Chronic Subdural Hematoma Secondary to Cortical Cerebral Art | 88108

Medical Reports & Case Studies

ISSN - 2572-5130


Chronic Subdural Hematoma Secondary to Cortical Cerebral Artery Perforation

Mazen Nofual*, Conrad Liang, Paulio Yanez and Mark Calayag

Introduction: Chronic Subdural Hematoma (CSDH) is generally attributed to pathological changes in the arterial system of the dura mater. There are no case reports of CSDH due to cerebral cortical artery perforation.

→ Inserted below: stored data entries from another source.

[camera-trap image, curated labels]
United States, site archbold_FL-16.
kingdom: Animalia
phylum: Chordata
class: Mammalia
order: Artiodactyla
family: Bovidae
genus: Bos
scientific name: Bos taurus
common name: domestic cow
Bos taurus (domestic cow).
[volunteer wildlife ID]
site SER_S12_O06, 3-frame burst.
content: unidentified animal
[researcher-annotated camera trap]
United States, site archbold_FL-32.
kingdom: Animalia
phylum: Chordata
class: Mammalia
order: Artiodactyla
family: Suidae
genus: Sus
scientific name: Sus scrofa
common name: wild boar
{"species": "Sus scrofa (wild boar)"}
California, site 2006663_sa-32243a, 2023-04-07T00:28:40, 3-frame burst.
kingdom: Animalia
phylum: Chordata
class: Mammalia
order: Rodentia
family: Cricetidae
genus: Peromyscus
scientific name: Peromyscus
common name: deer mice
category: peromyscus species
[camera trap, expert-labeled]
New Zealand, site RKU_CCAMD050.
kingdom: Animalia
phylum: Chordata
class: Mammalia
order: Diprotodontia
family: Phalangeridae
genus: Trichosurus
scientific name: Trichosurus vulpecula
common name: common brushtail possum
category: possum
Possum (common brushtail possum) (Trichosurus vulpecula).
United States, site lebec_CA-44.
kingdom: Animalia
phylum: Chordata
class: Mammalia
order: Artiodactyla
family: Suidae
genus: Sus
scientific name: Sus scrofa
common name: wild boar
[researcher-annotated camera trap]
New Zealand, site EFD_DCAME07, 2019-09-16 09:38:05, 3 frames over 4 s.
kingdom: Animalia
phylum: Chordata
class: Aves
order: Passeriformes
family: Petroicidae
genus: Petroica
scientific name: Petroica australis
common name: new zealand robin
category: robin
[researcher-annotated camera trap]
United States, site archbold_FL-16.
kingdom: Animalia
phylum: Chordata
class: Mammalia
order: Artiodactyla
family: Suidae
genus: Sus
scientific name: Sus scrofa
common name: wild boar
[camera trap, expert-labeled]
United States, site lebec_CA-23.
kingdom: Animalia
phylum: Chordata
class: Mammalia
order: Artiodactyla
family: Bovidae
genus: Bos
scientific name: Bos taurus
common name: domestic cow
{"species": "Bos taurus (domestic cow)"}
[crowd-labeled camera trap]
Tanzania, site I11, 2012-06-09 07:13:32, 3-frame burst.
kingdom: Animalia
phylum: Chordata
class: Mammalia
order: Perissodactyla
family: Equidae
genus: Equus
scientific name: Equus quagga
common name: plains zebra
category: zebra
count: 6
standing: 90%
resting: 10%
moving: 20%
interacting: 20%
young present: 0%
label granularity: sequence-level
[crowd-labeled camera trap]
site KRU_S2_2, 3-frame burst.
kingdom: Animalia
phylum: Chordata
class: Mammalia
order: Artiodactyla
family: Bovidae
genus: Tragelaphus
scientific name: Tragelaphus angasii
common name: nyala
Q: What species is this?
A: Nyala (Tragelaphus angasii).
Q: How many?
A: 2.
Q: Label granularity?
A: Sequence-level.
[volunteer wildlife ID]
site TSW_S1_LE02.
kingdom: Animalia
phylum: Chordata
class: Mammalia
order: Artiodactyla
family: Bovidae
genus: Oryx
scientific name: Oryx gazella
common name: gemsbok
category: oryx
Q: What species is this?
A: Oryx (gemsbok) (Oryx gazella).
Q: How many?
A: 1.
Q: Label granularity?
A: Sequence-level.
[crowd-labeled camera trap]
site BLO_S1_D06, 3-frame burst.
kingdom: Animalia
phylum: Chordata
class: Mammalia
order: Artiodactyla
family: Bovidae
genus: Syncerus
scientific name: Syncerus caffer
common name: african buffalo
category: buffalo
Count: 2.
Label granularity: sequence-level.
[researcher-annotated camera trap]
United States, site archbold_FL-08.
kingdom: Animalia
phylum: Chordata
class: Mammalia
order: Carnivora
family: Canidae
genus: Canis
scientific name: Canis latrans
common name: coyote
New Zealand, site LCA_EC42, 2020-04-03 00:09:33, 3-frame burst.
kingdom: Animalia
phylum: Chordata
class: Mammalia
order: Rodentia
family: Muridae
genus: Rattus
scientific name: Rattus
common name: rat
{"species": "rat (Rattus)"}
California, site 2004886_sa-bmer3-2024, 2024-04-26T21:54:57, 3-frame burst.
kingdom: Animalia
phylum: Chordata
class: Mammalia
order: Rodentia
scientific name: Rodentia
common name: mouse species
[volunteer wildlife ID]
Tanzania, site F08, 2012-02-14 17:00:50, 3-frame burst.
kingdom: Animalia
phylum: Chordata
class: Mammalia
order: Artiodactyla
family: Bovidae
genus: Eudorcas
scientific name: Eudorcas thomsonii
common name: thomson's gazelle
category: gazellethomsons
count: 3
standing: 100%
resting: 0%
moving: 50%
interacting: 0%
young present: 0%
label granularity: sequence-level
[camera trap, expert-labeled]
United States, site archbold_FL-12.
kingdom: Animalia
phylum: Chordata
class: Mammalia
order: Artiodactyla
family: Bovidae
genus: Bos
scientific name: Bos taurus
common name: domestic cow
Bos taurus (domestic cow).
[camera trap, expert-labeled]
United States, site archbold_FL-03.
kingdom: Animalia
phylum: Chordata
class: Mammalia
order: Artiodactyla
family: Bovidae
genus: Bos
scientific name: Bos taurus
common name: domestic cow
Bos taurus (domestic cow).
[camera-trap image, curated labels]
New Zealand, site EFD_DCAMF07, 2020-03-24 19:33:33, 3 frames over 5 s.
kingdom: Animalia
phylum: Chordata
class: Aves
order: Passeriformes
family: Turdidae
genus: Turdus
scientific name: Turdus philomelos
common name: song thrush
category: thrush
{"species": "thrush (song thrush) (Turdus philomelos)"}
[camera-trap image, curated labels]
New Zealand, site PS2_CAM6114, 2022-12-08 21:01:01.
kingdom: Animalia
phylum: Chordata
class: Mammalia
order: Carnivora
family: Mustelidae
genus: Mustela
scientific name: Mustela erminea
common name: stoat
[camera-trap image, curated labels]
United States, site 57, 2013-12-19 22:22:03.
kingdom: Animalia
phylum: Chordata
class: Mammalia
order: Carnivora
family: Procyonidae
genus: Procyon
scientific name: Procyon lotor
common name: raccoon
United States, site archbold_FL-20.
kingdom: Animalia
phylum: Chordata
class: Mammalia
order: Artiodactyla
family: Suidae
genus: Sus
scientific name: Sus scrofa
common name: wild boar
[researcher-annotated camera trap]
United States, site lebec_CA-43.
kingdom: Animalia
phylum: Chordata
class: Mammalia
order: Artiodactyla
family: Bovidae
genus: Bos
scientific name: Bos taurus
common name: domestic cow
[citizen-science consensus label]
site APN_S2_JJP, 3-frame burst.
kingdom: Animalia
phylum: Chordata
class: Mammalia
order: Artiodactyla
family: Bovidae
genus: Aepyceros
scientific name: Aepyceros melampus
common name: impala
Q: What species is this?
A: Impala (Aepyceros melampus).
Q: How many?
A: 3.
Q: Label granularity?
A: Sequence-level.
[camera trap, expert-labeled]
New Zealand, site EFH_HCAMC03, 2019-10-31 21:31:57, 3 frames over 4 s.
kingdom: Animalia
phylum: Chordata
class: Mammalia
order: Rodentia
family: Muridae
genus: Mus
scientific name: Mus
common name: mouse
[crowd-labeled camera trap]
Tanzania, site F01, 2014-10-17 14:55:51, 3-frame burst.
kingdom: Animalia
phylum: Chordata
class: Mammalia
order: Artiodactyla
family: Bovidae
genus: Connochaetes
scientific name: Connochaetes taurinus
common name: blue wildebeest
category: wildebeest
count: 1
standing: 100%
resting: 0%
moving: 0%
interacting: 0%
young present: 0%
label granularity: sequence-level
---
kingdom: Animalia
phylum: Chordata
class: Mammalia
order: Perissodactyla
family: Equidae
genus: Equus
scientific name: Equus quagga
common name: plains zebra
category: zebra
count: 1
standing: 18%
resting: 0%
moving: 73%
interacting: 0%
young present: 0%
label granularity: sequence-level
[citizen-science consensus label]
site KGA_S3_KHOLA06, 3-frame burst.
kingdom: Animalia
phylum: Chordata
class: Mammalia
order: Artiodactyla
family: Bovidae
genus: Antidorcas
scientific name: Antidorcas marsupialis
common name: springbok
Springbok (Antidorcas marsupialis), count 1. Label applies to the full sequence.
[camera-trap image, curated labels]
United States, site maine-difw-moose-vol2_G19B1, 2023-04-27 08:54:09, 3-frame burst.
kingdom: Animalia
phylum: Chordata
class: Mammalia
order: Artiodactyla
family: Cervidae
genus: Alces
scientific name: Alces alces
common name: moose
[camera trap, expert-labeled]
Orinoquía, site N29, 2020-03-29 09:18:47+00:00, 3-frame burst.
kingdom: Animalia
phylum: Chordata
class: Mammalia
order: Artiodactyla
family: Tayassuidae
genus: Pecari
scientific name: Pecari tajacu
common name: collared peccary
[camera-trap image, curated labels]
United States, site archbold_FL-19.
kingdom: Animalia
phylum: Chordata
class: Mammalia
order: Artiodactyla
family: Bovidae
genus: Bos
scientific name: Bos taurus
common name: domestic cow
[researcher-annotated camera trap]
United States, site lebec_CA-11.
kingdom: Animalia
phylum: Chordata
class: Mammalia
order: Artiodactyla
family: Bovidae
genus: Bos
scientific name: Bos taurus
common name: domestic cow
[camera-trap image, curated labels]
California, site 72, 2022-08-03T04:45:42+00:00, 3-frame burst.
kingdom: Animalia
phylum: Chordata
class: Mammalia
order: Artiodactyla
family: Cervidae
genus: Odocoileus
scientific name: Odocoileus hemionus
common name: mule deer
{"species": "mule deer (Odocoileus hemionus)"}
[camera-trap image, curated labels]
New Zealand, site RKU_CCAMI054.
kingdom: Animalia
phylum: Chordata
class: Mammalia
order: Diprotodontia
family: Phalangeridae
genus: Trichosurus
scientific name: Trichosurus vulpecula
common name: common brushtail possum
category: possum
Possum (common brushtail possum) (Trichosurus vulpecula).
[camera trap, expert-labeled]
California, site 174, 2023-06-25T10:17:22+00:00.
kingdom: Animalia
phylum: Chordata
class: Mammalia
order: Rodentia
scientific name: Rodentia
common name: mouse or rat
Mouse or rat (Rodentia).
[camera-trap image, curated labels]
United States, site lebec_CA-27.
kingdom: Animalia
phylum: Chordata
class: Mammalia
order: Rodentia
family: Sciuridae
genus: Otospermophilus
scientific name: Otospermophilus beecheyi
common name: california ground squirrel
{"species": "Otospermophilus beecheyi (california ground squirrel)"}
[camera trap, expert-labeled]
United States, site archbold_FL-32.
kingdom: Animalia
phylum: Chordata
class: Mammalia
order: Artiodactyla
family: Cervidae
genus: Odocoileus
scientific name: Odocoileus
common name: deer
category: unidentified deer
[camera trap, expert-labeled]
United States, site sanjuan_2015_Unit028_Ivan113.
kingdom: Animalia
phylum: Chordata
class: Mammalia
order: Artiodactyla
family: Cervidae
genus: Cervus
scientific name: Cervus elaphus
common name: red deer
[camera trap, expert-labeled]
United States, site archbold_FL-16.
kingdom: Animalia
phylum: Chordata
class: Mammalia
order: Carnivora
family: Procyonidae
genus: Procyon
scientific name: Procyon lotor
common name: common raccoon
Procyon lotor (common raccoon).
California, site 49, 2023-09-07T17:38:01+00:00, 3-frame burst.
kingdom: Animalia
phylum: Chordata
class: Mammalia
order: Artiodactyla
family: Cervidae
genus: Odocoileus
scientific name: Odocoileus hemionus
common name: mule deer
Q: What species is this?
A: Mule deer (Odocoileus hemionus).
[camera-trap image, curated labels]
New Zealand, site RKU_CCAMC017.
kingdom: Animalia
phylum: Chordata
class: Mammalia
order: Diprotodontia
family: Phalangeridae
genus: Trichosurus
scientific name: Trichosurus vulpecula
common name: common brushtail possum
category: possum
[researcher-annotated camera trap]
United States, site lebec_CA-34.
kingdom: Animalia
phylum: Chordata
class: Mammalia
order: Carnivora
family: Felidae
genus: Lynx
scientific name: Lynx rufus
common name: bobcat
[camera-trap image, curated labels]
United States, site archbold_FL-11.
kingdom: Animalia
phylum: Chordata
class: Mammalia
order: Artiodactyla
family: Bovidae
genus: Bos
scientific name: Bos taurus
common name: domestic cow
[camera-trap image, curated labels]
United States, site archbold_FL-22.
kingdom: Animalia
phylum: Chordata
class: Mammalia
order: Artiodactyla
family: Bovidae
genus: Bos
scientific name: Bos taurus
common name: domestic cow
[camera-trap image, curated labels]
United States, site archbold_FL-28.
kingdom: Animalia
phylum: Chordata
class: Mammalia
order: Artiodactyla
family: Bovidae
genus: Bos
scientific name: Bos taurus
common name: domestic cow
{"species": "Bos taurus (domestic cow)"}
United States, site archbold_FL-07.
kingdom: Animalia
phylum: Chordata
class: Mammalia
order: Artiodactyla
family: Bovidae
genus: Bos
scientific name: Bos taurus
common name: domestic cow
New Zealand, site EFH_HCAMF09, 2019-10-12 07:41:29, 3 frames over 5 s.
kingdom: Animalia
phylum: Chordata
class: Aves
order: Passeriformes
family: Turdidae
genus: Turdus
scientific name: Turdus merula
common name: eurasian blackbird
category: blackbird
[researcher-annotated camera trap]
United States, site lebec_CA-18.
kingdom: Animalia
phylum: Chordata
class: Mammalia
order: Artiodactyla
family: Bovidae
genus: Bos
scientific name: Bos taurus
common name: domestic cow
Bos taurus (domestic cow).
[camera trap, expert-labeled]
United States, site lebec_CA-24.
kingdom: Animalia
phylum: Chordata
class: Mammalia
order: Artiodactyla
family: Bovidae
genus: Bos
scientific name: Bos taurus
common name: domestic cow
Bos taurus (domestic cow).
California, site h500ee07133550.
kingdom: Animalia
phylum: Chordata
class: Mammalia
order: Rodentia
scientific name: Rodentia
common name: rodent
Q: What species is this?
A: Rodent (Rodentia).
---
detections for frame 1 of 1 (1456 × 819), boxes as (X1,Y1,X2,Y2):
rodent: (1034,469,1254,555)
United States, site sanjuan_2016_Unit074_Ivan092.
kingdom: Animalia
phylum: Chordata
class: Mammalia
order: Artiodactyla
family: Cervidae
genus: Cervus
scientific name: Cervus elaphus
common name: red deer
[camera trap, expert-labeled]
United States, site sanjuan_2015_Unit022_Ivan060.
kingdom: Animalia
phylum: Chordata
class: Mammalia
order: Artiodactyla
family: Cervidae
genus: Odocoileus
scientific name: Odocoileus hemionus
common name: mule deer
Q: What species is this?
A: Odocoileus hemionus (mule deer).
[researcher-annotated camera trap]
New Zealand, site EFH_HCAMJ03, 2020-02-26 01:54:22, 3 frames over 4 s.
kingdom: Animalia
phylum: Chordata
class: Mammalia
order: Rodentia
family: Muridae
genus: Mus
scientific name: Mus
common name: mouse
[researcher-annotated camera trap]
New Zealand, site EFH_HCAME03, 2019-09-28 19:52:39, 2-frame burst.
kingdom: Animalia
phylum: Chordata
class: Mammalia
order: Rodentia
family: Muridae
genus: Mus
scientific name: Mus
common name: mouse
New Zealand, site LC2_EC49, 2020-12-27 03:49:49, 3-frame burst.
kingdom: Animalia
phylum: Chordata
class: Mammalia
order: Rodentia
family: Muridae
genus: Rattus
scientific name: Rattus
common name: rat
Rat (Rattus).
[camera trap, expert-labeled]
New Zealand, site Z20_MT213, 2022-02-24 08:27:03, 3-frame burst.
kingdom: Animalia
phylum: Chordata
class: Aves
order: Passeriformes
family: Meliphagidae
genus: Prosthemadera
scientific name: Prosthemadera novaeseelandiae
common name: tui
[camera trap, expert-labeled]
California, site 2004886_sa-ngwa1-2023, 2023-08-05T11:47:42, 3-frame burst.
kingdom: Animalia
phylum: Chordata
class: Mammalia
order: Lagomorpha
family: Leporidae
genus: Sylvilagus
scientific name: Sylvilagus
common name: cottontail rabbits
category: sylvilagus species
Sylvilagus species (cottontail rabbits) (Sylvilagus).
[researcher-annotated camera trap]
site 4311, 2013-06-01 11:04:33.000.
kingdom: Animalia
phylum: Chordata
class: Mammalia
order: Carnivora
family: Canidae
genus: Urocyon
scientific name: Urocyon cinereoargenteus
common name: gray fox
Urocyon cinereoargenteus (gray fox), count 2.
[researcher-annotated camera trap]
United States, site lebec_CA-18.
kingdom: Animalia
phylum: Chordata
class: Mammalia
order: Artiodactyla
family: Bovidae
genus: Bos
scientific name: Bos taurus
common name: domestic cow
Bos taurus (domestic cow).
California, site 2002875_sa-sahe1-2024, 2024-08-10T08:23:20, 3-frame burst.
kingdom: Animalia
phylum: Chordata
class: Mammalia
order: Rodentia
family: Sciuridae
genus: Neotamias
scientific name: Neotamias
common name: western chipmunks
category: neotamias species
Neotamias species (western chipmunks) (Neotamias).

Method: We report a case of spontaneous CSDH caused by cortical artery rupture that was identified on digital subtraction angiography and could be visualized on Computed Tomographic Angiography (CTA).

Result: A 56-year-old man presented with daily headache for three weeks with no history of trauma. Neurologic exam only showed subtle left pronator drift. A CT scan of the head showed a right CSDH with a midline shift. CTA was suspicious for a dilated vein in the subdural collection. Catheter cerebral angiogram demonstrated contrast extravasation from a small cortical branch of the middle cerebral artery with no aneurysm, arterial dissection, or vascular malformation. In retrospect, CTA findings represented contrast extravasation, not a dilated vein. Burr-hole mini-craniotomy was performed, and the hematoma was evacuated. The patient had complete clinical and radiographic recovery.

Conclusion: Ruptured cerebral cortical artery can cause CSDH. In atypical cases of CSDH, careful evaluation of selective internal carotid artery angiography is advised to look for alternative pathologies prior to proceeding with MMA embolization. CTA images may demonstrate active extravasation from a small cortical artery.